■ TEXTO PARA REVISAR
+++

Casi desde el primer momento quedó sentado que el país incumplidor podría ser condenado a pagar una multa equivalente a unas décimas de su PIB y el criterio se ha mantenido en sucesivas revisiones del tratado, hasta llegar al de Estabilidad actualmente en vigor. La realidad, sin embargo, es que nunca, tampoco ahora, se ha llegado a aplicar. No porque no haya habido motivos. La propia Alemania, acompañada de Francia, incumplió el tope de déficit cuando aún no se había secado la firma estampada en Maastricht. Lo que se hizo entonces fue variar las cláusulas, flexibilizándolas temporalmente en su favor. Y qué decir del tope de deuda: lo superan muchos desde el principio y todos en el momento actual.

+++

■ MATERIAL PROPORCIONADO
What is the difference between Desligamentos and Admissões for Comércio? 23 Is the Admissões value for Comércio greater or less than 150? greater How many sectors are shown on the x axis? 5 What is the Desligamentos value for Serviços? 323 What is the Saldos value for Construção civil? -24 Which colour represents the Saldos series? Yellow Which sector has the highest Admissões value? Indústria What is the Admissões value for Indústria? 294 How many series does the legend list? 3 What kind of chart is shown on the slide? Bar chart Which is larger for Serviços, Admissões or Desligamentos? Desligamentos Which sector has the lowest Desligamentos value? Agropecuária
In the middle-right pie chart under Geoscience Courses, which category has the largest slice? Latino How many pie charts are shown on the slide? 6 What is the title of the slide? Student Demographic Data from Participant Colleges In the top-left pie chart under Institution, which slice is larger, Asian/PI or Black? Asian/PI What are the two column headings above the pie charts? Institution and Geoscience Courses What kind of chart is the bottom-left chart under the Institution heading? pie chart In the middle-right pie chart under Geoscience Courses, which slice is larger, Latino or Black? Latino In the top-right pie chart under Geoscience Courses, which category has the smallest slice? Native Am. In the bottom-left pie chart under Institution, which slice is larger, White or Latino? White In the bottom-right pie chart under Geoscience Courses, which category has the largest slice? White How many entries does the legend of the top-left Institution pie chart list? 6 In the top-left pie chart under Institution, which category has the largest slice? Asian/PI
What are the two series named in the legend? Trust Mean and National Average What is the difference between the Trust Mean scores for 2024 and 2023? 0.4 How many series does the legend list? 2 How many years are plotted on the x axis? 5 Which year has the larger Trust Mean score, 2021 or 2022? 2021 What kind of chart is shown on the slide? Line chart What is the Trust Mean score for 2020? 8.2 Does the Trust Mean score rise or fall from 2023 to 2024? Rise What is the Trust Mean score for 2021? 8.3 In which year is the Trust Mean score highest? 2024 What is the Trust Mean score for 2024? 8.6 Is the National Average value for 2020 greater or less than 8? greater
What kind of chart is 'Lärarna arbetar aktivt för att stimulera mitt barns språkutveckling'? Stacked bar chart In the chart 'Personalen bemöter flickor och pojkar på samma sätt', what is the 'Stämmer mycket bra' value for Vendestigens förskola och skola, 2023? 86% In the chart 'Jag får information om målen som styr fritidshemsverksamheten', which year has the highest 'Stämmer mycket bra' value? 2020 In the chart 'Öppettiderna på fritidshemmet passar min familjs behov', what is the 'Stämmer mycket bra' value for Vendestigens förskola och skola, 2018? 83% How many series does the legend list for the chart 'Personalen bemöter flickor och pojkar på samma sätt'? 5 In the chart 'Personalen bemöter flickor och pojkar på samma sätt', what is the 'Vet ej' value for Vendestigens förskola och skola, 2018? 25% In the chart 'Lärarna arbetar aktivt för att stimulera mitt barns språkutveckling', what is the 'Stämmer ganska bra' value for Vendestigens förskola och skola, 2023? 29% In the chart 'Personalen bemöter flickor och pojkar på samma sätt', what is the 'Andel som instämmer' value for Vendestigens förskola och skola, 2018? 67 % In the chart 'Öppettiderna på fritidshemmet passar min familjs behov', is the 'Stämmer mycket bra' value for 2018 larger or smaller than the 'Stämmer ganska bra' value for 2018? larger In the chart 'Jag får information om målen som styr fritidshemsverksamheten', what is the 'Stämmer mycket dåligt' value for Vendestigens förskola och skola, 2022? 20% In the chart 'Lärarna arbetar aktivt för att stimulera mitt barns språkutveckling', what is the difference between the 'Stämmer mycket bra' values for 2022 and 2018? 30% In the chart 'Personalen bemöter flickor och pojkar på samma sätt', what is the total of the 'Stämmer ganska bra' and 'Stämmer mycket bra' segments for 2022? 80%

+++

■ LISTA DE TAREAS
1. Enumera las palabras del texto sobre las reglas fiscales europeas que empiezan con mayúscula sin estar al comienzo de una oración.
2. Según el texto sobre las reglas fiscales europeas, ¿qué países incumplieron el tope de déficit poco después de la firma en Maastricht?
3. Sigue escribiendo el texto sobre las reglas fiscales europeas a partir de su última oración.

■ RESPUESTAS EN ORDEN
1. PIB, Estabilidad, Alemania, Francia, Maastricht

2. Alemania y Francia.

3.
Dejando aparte el distinto rasero con que se viene midiendo a los socios, conviene reflexionar sobre el procedimiento en sí. Consiste, ni más ni menos, en forzar al país sancionado a ampliar su déficit… por haber excedido el límite marcado. Porque pagar el equivalente a unas décimas de PIB supone aumentar el gasto y, por tanto, incurrir en un descuadre mayor. Tanto si se contabiliza en el ejercicio de incumplimiento como si se aplica al siguiente –cuando es firme–, la multa complica la consecución de los compromisos, porque pagarla requerirá emitir más deuda, gastar todavía menos, subir impuestos o hacer todo a la vez.

Buscando un símil en las sanciones de tráfico, sería como si a un conductor captado excediendo el límite de velocidad se le obligara a recorrer unos cuantos kilómetros aún más rápido. O, en otro paralelismo, si al pillado conduciendo con un porcentaje de alcohol por encima del permitido se le forzara a beber un poco más para seguir circulando. Suena disparatado, pero viene a ser más o menos similar.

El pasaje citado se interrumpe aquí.